= Marie Tabarly =

Marie Tabarly (born 1 January 1984) is a French professional yacht sailor based in Lorient, France, in Brittany. She is the daughter of Éric Tabarly, who died while sailing in the Irish Sea in 1998. Marie originally had a career as an equine behaviourist but put it on hold after her horse got injured and decided to focus on sailing instead. She has a long history of sailing many different yachts from a young age, such as Geronimo, for which she was named as the boat's godmother at its christening; the French trimaran which has since broken many records, such as with Olivier de Kersauson.

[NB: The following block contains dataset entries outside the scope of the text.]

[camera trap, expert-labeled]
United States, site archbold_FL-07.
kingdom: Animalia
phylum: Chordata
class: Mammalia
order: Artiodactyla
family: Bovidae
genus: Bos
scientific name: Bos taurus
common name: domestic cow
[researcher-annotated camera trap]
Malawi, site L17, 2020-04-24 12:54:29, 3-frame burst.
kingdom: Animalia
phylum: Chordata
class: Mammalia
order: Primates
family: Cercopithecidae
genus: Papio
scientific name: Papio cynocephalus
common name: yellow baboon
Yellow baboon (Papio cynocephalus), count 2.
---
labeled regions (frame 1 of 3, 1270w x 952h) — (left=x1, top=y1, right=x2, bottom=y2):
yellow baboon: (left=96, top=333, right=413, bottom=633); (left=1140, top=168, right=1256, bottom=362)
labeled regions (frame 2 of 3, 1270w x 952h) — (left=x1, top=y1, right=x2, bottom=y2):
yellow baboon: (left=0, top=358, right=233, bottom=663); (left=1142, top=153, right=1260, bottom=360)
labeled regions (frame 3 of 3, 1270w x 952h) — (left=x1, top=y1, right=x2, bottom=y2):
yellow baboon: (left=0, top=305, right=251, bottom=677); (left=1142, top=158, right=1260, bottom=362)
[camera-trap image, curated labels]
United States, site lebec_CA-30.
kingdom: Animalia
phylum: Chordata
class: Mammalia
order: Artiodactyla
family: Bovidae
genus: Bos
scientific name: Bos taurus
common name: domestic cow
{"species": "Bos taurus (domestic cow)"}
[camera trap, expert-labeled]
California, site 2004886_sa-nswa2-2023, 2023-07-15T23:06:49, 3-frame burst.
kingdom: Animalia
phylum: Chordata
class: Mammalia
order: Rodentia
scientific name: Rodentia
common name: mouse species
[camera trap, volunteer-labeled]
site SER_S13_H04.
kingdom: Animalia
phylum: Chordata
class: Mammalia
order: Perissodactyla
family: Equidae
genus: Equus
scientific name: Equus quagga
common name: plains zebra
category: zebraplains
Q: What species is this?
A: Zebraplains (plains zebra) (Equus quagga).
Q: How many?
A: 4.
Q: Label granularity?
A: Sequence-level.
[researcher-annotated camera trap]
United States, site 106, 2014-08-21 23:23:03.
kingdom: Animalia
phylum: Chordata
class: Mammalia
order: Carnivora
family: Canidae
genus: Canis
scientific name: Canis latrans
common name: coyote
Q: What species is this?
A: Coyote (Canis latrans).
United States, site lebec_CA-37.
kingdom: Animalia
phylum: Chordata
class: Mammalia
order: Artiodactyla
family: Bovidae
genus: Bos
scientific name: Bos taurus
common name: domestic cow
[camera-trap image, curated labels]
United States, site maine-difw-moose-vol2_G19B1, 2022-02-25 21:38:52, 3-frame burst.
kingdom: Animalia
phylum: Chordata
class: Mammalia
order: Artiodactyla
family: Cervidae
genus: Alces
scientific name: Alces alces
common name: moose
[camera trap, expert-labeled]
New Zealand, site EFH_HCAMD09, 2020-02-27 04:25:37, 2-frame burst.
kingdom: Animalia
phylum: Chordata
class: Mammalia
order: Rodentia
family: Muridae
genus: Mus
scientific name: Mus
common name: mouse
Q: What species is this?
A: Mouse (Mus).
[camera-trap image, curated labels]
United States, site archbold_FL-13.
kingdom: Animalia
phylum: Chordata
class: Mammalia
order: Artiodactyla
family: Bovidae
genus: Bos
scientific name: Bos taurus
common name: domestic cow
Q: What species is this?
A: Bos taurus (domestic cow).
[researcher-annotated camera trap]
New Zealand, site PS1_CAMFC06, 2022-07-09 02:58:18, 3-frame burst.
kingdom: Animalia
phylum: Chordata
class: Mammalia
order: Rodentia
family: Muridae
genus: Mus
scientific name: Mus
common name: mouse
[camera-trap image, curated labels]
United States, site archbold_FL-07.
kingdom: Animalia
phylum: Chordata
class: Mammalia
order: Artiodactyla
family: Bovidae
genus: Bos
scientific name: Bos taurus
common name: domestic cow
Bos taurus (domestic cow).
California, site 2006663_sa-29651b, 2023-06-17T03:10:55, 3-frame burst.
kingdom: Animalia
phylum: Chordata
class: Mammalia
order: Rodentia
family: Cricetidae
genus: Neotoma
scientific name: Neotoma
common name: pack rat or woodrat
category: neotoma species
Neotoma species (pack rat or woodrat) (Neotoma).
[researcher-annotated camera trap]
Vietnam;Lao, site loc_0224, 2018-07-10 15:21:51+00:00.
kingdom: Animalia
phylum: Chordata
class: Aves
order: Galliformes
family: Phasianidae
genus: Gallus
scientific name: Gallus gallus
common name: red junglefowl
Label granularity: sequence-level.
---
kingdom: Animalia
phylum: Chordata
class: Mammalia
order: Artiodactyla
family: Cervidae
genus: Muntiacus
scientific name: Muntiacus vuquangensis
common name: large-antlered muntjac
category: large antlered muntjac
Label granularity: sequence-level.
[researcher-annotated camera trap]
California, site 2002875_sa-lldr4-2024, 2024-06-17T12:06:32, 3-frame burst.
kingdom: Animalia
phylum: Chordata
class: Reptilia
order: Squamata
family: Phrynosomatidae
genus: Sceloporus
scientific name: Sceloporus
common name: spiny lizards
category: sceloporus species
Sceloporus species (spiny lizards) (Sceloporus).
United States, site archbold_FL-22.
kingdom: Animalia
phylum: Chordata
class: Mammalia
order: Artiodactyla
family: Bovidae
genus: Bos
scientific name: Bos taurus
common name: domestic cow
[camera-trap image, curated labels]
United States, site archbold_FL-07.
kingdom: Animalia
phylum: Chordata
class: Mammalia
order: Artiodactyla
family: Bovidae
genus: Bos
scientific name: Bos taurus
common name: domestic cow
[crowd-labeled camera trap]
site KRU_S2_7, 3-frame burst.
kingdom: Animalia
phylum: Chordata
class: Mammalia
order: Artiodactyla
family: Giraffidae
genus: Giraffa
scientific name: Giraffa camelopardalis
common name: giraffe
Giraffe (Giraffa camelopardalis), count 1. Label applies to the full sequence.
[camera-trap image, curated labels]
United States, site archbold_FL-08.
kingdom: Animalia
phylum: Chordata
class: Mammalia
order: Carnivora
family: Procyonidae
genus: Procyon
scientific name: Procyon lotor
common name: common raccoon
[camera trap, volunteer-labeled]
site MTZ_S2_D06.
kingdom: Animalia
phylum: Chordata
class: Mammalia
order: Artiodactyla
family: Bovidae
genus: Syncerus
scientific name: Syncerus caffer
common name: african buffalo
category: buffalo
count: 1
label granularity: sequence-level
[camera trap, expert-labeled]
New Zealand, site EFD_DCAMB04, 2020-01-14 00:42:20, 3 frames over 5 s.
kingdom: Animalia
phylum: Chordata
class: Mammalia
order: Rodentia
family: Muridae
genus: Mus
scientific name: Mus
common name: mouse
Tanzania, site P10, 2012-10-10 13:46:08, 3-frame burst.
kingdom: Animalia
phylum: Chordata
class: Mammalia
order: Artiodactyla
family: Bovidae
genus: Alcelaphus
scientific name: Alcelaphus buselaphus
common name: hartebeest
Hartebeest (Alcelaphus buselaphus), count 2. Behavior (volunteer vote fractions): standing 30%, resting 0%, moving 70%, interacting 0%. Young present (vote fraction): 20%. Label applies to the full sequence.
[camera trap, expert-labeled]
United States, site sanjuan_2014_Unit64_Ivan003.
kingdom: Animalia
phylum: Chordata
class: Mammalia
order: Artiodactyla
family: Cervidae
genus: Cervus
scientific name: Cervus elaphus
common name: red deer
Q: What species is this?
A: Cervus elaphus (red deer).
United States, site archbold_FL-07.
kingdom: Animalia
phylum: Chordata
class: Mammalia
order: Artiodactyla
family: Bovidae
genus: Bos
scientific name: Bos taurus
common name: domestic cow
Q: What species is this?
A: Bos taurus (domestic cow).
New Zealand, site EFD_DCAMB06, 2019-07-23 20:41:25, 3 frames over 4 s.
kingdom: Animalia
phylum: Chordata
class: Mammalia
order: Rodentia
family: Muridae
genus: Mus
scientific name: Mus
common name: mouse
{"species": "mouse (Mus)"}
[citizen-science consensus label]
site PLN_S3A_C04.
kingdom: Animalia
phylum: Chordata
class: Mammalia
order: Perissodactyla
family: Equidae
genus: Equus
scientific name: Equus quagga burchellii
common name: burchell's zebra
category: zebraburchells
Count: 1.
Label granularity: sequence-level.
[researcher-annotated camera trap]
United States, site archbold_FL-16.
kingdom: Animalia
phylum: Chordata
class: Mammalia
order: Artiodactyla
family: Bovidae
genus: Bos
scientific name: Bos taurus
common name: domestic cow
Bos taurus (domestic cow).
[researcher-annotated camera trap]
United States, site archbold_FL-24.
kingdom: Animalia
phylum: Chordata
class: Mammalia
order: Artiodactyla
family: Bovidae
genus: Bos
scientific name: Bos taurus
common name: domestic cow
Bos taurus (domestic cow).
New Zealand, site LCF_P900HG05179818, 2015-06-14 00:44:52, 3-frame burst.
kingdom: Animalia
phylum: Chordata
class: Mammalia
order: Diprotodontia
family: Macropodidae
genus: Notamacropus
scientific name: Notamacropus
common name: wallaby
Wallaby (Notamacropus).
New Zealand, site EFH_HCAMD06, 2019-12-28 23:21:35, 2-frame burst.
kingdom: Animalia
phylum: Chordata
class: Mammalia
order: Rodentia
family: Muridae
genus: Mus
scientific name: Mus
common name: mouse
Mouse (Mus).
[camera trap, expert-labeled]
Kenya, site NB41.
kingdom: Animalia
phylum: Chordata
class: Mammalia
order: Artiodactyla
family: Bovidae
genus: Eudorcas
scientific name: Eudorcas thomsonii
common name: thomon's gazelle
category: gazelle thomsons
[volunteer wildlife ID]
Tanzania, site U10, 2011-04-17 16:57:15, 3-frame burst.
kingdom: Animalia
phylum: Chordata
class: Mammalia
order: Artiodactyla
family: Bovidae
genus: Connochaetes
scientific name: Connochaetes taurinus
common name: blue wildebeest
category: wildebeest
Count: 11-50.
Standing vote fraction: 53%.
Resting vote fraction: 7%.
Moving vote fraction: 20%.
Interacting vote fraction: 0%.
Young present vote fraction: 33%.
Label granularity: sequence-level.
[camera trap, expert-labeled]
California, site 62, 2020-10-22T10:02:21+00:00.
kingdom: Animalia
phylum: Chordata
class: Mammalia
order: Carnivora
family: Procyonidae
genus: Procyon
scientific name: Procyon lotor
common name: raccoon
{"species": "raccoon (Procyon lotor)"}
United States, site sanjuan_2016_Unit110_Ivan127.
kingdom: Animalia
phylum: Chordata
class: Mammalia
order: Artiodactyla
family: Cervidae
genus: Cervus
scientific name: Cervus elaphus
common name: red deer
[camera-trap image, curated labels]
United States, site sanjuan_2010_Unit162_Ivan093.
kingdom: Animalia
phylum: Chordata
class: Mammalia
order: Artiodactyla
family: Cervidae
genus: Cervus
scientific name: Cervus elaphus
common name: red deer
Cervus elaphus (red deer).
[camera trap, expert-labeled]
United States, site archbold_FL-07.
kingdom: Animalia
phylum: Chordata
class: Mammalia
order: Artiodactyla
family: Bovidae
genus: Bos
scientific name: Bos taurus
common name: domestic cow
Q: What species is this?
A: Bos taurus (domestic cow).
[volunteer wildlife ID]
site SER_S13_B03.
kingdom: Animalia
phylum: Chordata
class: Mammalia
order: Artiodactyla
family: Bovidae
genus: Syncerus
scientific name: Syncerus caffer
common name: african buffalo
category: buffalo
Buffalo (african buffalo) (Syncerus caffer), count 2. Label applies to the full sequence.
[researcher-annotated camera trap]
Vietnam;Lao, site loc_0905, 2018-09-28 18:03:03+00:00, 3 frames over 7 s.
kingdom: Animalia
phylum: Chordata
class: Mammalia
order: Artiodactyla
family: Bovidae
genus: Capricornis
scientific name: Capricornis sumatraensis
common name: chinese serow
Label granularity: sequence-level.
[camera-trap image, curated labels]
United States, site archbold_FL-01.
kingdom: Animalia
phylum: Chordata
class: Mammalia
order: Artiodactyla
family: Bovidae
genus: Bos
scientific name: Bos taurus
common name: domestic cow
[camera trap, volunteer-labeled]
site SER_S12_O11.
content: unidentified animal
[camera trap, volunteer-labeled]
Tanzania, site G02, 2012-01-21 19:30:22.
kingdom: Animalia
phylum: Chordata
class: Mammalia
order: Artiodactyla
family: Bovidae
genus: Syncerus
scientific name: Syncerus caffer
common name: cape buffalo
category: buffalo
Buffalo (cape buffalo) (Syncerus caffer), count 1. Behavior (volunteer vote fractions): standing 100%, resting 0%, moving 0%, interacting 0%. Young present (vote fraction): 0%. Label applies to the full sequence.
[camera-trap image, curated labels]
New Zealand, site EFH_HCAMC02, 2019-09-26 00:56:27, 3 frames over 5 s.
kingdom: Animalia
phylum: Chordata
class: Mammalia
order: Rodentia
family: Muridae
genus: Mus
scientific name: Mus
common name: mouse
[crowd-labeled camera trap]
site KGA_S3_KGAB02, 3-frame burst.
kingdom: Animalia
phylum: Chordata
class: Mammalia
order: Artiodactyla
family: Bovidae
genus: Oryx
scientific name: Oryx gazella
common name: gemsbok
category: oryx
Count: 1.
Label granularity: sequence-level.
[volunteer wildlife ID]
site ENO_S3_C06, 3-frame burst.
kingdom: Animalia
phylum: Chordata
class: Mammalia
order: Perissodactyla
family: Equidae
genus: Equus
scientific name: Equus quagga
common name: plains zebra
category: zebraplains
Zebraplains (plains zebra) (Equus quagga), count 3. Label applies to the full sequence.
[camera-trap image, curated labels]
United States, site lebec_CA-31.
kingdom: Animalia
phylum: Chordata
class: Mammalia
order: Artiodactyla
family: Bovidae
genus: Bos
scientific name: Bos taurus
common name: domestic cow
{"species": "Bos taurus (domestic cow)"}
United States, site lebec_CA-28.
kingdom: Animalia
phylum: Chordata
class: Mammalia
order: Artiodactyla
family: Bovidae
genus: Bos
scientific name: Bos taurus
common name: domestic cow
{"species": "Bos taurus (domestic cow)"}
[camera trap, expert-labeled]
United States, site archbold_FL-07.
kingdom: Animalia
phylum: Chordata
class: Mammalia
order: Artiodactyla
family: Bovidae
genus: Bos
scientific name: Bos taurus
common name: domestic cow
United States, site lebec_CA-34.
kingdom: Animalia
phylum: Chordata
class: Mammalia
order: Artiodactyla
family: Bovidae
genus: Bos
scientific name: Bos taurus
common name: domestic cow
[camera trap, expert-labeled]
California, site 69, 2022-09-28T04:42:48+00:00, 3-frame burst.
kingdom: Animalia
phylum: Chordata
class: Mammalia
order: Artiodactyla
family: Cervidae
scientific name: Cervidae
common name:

She primarily sails Pen Duick VI, a 73 ft ketch built for Eric Tabarly’s 1973–1974 Whitbread Round the World Race. In 2018, she embarked on a four-year round the world trip on Pen Duick VI through her project, the Elemen'Terre Project. This project was a sailing journey around the world that became a documentary series focused on reconnecting humans with nature through sailing, arts, and outdoor sports. Throughout the journey, many ambassadors joined, such as Yann Tiersen, the writer Sylvain Tesson, the sailor Franck Cammas and the freediver Aurore Asso. She will race Pen Duick VI in the Ocean Globe Race (OGR) in 2023.

Prior to the OGR, she raced alongside Louis Duc in the Transat Jacques Vabre.

== Accomplishments ==
Marie Tabarly is five time winner of the 15M JI Championship: in 2011, 2013, 2014, 2016 and 2017.